Task to complete - Copy out each row below that contains the word "dusty".

Data to process -
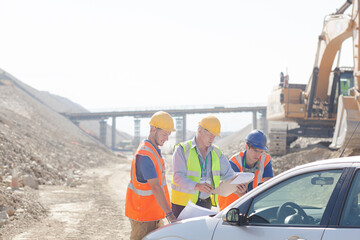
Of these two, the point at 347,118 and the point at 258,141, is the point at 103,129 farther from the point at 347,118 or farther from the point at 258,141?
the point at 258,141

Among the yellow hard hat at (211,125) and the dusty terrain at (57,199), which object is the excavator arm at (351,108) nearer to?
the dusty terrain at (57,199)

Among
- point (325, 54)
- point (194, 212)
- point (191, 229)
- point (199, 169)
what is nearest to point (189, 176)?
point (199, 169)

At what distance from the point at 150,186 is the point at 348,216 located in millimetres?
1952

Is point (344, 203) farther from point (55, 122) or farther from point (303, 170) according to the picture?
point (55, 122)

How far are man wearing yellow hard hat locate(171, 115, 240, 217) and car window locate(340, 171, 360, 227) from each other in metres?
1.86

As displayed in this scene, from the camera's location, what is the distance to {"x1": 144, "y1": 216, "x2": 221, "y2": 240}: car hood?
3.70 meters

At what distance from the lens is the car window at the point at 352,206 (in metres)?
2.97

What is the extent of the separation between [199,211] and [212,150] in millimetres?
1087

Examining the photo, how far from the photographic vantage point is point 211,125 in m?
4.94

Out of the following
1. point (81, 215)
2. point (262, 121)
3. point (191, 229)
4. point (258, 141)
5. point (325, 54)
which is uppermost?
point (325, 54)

==

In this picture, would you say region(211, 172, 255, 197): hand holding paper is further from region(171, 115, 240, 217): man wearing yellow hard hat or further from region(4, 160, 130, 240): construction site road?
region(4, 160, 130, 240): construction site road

Answer -
Among the yellow hard hat at (211,125) and the dusty terrain at (57,199), which object is the excavator arm at (351,108) nearer to?
the dusty terrain at (57,199)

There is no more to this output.